Task brief: Reproduce the items below, swapping every "stone retaining wall" for "concrete retaining wall" and changing nothing else. Leave the pictures out of your answer.

Given data:
★ ★ ★ ★

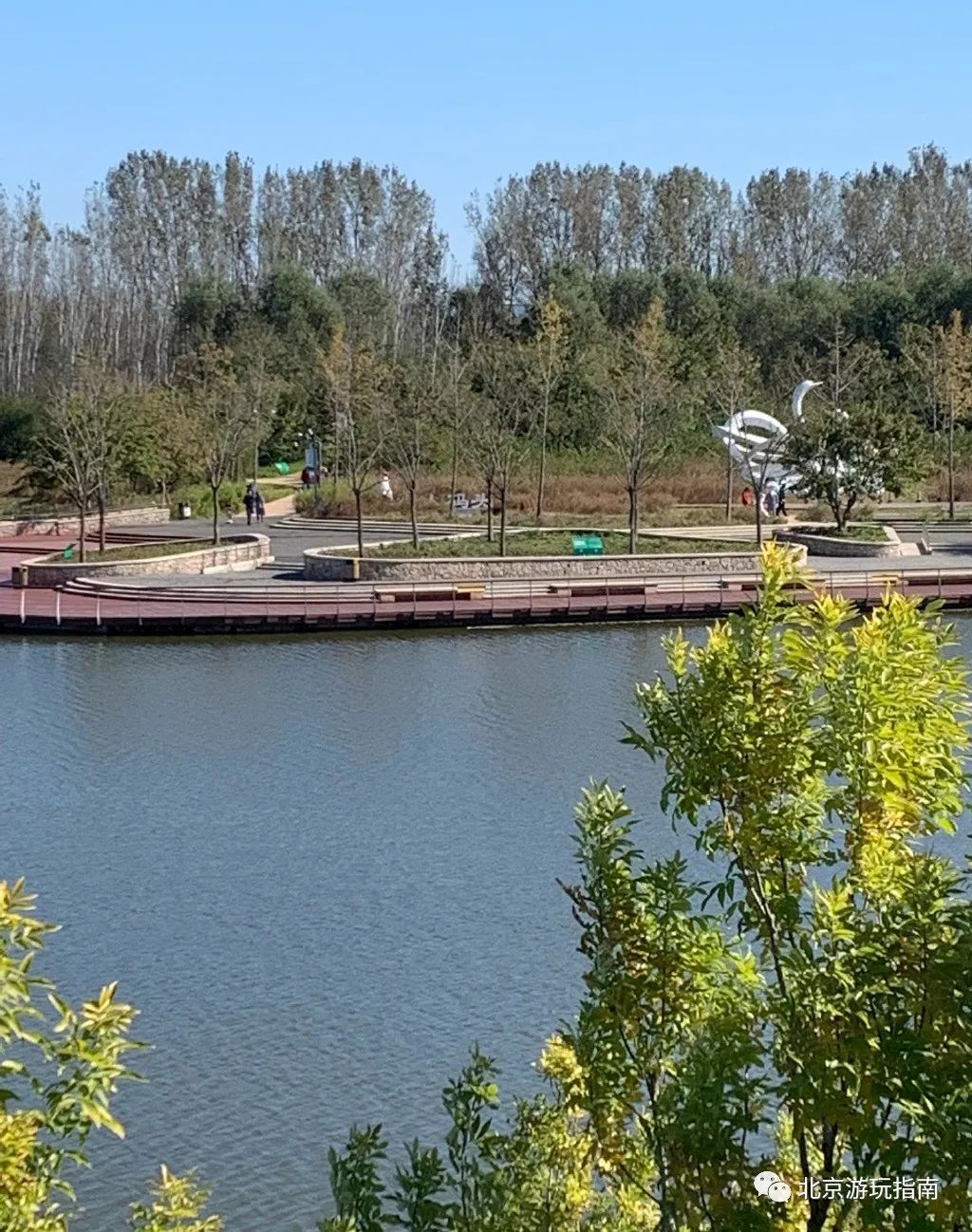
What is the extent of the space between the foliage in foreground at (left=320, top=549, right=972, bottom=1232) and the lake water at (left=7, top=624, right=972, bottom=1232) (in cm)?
542

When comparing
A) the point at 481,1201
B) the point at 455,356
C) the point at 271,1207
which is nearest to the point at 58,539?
the point at 455,356

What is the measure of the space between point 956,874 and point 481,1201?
233 cm

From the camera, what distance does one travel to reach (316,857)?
1886cm

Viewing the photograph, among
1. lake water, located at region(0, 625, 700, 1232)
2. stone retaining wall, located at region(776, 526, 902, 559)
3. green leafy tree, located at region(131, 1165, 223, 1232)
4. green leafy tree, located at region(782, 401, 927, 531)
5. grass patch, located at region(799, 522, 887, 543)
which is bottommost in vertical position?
lake water, located at region(0, 625, 700, 1232)

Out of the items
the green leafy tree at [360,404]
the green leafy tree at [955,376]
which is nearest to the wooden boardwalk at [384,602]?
the green leafy tree at [360,404]

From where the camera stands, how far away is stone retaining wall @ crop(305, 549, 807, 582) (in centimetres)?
3691

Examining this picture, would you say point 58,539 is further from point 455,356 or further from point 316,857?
point 316,857

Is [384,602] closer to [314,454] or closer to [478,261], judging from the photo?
[314,454]

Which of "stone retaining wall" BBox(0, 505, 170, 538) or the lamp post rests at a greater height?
the lamp post

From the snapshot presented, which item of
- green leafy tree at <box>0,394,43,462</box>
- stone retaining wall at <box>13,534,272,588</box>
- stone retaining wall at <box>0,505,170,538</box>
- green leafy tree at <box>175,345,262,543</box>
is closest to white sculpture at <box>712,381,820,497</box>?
green leafy tree at <box>175,345,262,543</box>

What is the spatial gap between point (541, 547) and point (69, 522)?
54.7 feet

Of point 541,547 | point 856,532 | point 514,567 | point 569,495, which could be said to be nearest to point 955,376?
point 856,532

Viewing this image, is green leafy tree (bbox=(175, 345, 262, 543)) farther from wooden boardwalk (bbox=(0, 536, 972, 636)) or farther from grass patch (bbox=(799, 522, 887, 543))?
grass patch (bbox=(799, 522, 887, 543))

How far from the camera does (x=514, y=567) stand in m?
37.1
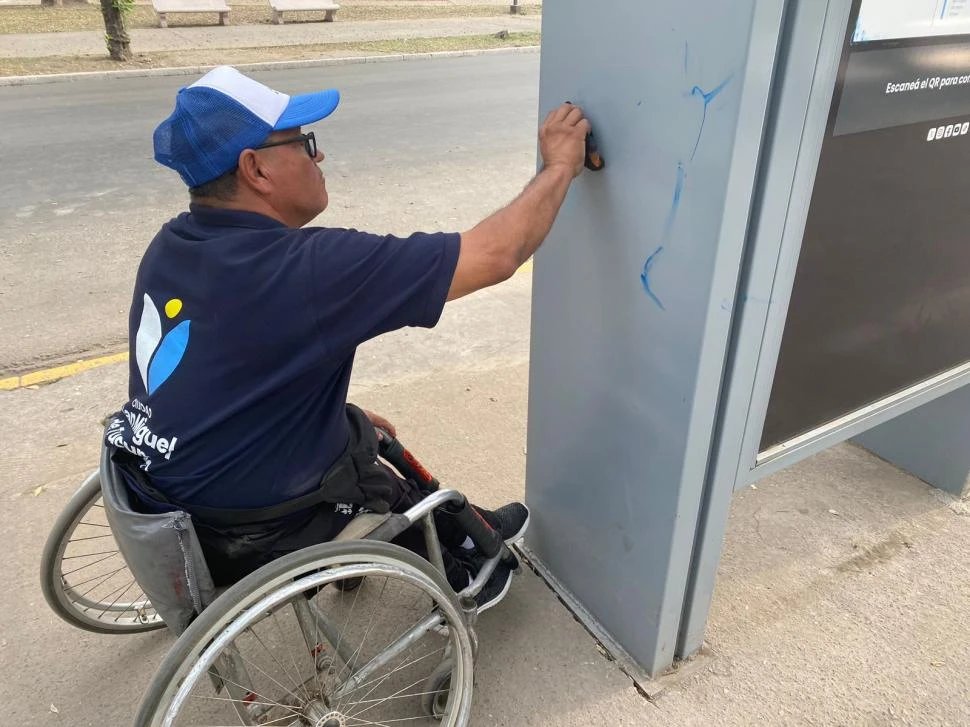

★ ★ ★ ★

Completed task:
What is the extent of the space between the foliage in foreground at (left=320, top=549, right=972, bottom=1232) and the lake water at (left=7, top=624, right=972, bottom=1232) (in cm)?
542

When comparing
A) the point at 481,1201
B) the point at 455,356
C) the point at 271,1207
which is nearest to the point at 58,539?
the point at 455,356

What is the measure of the space between point 956,874 and point 481,1201?
233 cm

From the camera, what distance does one travel to reach (316,857)?
1886cm

Viewing the photograph, among
1. lake water, located at region(0, 625, 700, 1232)
2. concrete retaining wall, located at region(776, 526, 902, 559)
3. green leafy tree, located at region(131, 1165, 223, 1232)
4. green leafy tree, located at region(782, 401, 927, 531)
5. grass patch, located at region(799, 522, 887, 543)
which is bottommost in vertical position?
lake water, located at region(0, 625, 700, 1232)

Out of the items
the green leafy tree at [360,404]
the green leafy tree at [955,376]
which is nearest to the wooden boardwalk at [384,602]?
the green leafy tree at [360,404]

From where the camera stands, how far away is concrete retaining wall @ crop(305, 549, 807, 582) (in centimetres)?
3691

Examining this picture, would you say point 58,539 is further from point 455,356 or further from point 316,857?
point 316,857

Is [384,602] closer to [314,454] or closer to [478,261], judging from the photo?
[314,454]

Which of "concrete retaining wall" BBox(0, 505, 170, 538) or the lamp post rests at a greater height?
the lamp post

From the snapshot presented, which item of
- green leafy tree at <box>0,394,43,462</box>
- concrete retaining wall at <box>13,534,272,588</box>
- concrete retaining wall at <box>0,505,170,538</box>
- green leafy tree at <box>175,345,262,543</box>
is closest to white sculpture at <box>712,381,820,497</box>?
green leafy tree at <box>175,345,262,543</box>

What is the spatial gap between point (541, 547) and point (69, 522)?
54.7 feet

Of point 541,547 | point 856,532 | point 514,567 | point 569,495, which could be said to be nearest to point 955,376?
point 856,532

Viewing this image, is green leafy tree (bbox=(175, 345, 262, 543)) farther from wooden boardwalk (bbox=(0, 536, 972, 636)) or farther from grass patch (bbox=(799, 522, 887, 543))?
grass patch (bbox=(799, 522, 887, 543))

How far from the camera does (x=514, y=567) stand in m?
37.1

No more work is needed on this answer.